Photo by Danny Fulgencio

Holly Wallace grew up on a small Missouri farm as the daughter of a coach and principal. After 22-years in education including stints as principal at Herbert Marcus Elementary and E.D. Walker Middle School, she’s the new principal of W.T. White High School. Her daughter, Kennedy, just completed her freshman year at Texas Christian University. In her free time, Wallace enjoys cycling on our city’s trails. 

Why is W.T. White important to the community?
It’s such a pillar to the community. I’ve spent five years pouring into the community. I want to build on the things that are already going really well. It’s going to be great to close the loop with some of those students that I’ve had since elementary school.

The kids who were in fifth grade when I was at Marcus will be seniors next year at W.T White. Then my first group of E.D. Walker students will be juniors. I believe in education’s triangle — the school at the top of the triangle, families on one side and the community on the other.

What plans do you have so far for the school?
I’m excited about the construction finishing up and building on the success that they’ve had in the past. I spend time reading the history of the school and learning about the community. The plans I have are to grow the Collegiate Academy. I’m really excited about the Fine Arts Collegiate Academy. You get to see high school students blossom into young adults and watch all their talents come forth. I want to increase AP numbers on the comprehensive side.

What should neighbors know about you?
I’m passionate about education and have high expectations for myself and for those around me. I want to create productive citizens.

Photo by Danny Fulgencio

What career accomplishment are you most proud of?
When I left Herbert Marcus to go to Walker, the community had bought into what we were doing there. We took it from a failing school to one on its way to a B, and it has sustained the success. I’m really proud of the work that we did there as a team and that it’s just continuing to grow.

What’s the most challenging thing you’ve overcome?
Being a single mom and trying to balance my job. My daughter and I have overcome so many challenging things and grown together.

What were you like in high school?
I was pretty mischievous. I’ve always colored outside the lines. I’m from a really small town — Neosho, Missouri. I played tennis and basketball. I was a waitress at Pizza Hut. I raised, bottle-fed, then sold cattle. That’s how I bought my first car. I worked at the pool as a lifeguard in the summer. I was one of those underdogs. I love underdog stories. When people feel like I can’t do something, it fuels my fire to work at it even more.

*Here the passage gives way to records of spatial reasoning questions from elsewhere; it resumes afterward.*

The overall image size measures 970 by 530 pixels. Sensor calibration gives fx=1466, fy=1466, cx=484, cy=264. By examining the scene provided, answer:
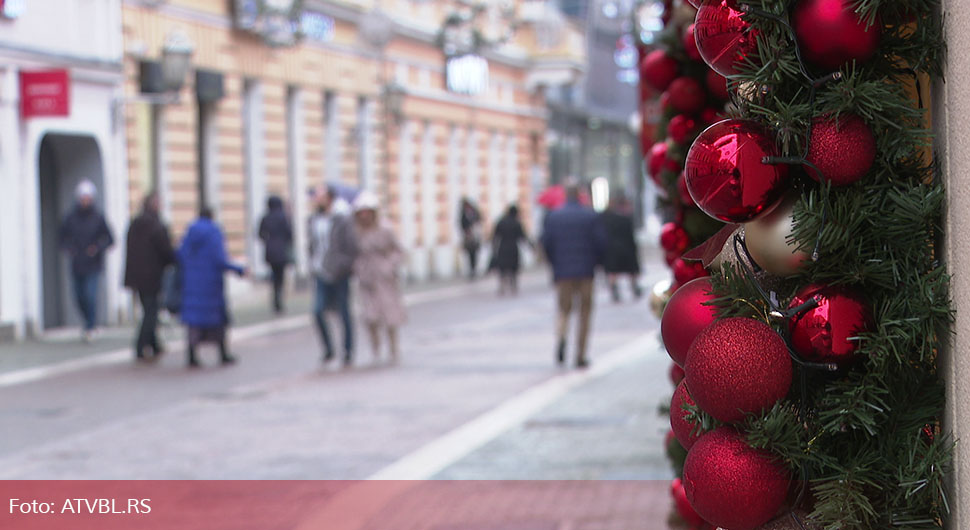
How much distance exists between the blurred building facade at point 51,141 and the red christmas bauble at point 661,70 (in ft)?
50.9

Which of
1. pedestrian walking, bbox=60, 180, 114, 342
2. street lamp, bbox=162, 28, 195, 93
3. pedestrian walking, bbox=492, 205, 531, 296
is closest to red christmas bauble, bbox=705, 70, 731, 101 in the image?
pedestrian walking, bbox=60, 180, 114, 342

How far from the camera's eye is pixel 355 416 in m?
11.3

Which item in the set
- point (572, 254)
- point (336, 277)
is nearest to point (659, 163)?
point (572, 254)

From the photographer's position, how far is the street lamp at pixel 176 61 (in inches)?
829

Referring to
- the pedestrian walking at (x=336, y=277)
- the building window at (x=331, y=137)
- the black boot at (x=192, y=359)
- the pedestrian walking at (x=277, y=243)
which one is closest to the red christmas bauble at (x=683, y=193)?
the pedestrian walking at (x=336, y=277)

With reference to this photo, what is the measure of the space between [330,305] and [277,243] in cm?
825

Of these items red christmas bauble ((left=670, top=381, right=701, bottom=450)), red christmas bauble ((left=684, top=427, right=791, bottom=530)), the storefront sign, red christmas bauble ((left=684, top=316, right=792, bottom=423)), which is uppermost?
the storefront sign

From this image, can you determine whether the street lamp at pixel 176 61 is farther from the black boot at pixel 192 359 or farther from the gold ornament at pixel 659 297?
the gold ornament at pixel 659 297

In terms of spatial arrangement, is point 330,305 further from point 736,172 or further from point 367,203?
point 736,172

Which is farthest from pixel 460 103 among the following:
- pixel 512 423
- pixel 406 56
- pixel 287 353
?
pixel 512 423

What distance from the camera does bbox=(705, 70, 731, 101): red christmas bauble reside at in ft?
13.8

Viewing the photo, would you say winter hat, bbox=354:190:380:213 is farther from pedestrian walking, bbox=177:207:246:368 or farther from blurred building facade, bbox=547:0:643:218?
blurred building facade, bbox=547:0:643:218

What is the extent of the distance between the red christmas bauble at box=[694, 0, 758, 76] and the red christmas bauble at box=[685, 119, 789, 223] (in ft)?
0.39

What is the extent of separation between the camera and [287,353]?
17.4 metres
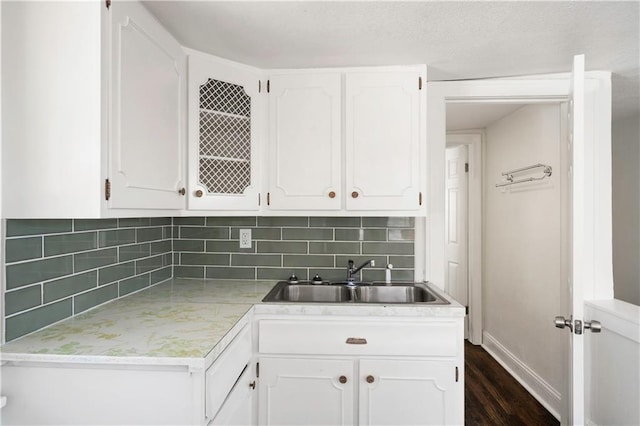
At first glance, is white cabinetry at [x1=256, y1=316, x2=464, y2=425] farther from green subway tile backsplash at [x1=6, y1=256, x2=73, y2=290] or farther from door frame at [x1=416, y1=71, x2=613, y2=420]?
green subway tile backsplash at [x1=6, y1=256, x2=73, y2=290]

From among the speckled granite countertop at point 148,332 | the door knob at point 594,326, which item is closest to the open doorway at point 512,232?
the door knob at point 594,326

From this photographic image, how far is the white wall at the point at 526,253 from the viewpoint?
7.78ft

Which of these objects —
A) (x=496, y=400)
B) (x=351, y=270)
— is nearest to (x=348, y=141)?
(x=351, y=270)

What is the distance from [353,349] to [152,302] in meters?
0.98

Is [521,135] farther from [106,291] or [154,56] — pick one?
[106,291]

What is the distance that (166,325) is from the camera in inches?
50.8

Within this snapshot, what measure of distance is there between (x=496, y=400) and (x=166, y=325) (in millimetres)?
2395

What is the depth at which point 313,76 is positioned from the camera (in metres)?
1.92

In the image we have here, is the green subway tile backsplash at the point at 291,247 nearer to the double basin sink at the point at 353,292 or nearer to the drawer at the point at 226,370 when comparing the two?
the double basin sink at the point at 353,292

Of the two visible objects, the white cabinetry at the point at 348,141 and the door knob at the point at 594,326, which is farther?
the white cabinetry at the point at 348,141

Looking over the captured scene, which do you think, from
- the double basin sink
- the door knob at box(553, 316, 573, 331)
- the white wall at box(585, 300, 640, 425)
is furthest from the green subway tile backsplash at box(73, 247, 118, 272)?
the white wall at box(585, 300, 640, 425)

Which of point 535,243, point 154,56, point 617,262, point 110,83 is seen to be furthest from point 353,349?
point 617,262

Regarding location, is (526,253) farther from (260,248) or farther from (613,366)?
(260,248)

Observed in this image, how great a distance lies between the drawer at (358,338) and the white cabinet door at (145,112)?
2.62 ft
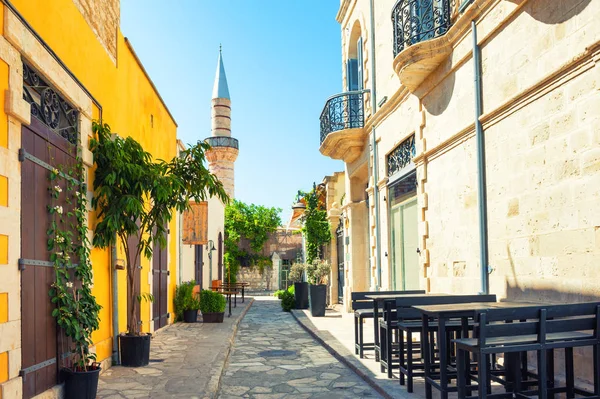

What advice do you have for students?
The hardest thing is just staying positive. I know it can seem as if this is devastating, but the resilience and grit that they’re going to learn from this is going to make them stronger.

How can neighbors support you in your new role?
Some think that as their kids get older, schools don’t really need you. I want to build the PTA and business partners for the school. I have a three-tier business plan. People can come in and volunteer at big events, mentor or bring water for the teachers’ lounge. I want to build that sense of community. This is my dream job.

This interview has been edited for brevity and clarity.